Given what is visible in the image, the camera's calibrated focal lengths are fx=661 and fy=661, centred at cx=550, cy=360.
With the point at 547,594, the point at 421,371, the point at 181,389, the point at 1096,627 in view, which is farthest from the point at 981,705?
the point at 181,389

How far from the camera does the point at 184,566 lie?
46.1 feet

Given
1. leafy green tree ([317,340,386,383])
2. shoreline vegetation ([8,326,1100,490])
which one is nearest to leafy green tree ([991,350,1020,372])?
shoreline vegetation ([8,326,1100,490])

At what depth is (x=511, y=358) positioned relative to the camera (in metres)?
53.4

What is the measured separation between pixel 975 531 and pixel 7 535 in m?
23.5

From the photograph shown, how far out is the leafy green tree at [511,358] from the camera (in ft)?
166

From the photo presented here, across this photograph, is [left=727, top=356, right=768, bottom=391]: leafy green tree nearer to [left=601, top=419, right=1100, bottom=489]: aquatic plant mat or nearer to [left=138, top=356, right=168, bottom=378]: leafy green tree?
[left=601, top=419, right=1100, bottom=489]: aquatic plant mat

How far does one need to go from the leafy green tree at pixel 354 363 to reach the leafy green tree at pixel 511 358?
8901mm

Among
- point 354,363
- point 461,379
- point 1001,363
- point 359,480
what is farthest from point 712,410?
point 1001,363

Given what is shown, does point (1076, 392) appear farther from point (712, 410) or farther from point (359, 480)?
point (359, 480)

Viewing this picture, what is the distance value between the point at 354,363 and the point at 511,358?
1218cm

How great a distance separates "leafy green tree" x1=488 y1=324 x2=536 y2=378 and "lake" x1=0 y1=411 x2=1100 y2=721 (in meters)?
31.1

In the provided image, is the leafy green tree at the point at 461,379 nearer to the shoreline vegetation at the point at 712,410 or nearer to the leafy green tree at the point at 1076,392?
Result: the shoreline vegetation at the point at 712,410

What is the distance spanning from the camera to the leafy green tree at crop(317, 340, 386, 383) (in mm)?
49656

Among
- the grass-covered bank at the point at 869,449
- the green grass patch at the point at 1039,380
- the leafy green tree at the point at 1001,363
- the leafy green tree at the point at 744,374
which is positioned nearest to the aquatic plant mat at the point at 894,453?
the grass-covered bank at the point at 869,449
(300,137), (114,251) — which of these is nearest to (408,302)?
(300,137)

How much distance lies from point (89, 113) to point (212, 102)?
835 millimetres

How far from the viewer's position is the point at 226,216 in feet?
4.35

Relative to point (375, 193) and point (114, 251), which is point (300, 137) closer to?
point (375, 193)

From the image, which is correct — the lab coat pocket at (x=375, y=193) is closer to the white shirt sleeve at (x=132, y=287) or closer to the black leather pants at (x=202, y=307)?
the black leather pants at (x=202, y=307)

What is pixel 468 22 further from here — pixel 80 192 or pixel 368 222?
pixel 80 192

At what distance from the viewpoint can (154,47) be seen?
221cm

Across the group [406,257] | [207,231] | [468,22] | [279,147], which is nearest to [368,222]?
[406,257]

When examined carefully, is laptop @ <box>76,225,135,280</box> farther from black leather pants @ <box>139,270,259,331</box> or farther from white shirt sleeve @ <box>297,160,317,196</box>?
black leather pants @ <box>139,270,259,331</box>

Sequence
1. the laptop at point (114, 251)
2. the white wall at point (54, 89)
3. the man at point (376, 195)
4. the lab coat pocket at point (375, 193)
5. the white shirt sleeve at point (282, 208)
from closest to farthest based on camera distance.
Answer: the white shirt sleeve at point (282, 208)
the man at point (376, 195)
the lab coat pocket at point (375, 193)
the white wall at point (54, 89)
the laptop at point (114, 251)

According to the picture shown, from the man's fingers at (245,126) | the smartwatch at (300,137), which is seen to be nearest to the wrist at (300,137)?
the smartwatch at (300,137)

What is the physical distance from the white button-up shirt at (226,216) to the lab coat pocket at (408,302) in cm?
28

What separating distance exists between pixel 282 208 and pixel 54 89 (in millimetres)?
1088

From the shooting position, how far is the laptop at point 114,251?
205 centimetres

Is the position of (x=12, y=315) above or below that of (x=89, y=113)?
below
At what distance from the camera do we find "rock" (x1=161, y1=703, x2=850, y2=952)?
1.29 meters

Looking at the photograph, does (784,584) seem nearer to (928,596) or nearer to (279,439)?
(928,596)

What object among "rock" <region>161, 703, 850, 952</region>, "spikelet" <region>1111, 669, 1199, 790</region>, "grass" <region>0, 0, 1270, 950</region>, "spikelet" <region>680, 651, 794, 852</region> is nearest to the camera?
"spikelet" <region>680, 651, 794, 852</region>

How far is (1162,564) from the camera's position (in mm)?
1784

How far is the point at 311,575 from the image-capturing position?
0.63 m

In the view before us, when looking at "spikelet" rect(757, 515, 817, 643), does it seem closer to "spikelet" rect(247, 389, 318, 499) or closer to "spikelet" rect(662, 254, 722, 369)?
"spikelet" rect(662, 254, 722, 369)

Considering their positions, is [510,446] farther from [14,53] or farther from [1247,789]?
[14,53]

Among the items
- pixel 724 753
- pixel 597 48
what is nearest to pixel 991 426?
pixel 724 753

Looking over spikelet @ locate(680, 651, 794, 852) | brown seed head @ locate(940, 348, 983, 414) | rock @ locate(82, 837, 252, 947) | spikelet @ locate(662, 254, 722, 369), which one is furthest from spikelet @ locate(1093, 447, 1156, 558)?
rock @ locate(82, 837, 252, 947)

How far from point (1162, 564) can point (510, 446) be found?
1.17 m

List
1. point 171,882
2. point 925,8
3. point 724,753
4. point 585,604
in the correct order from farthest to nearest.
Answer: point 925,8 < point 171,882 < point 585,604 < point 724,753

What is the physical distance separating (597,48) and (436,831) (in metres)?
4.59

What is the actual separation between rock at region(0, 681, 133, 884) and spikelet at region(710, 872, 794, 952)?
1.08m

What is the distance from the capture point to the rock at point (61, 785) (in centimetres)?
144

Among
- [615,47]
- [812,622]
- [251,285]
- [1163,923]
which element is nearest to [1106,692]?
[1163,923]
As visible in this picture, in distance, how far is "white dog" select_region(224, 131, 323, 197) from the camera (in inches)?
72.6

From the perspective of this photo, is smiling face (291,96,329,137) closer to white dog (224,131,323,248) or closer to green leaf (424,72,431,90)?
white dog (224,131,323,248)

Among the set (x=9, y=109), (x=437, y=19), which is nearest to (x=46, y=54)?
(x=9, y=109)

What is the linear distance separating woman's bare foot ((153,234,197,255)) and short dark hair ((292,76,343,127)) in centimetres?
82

Short task: Everything from the line containing "As visible in" through the last line of the records must be given again exactly; leave out all other lines.

Solved exercise:
As visible in this picture, in distance, how far is "white dog" select_region(224, 131, 323, 197) from the camera (in inches)?
72.6

From the perspective of this photo, is smiling face (291,96,329,137) closer to white dog (224,131,323,248) or closer to green leaf (424,72,431,90)?
white dog (224,131,323,248)

Among the set (x=9, y=109), (x=437, y=19), which is nearest to (x=46, y=54)?
(x=9, y=109)

What is the linear distance separating woman's bare foot ((153,234,197,255)) and short dark hair ((292,76,343,127)) in centimetres?
82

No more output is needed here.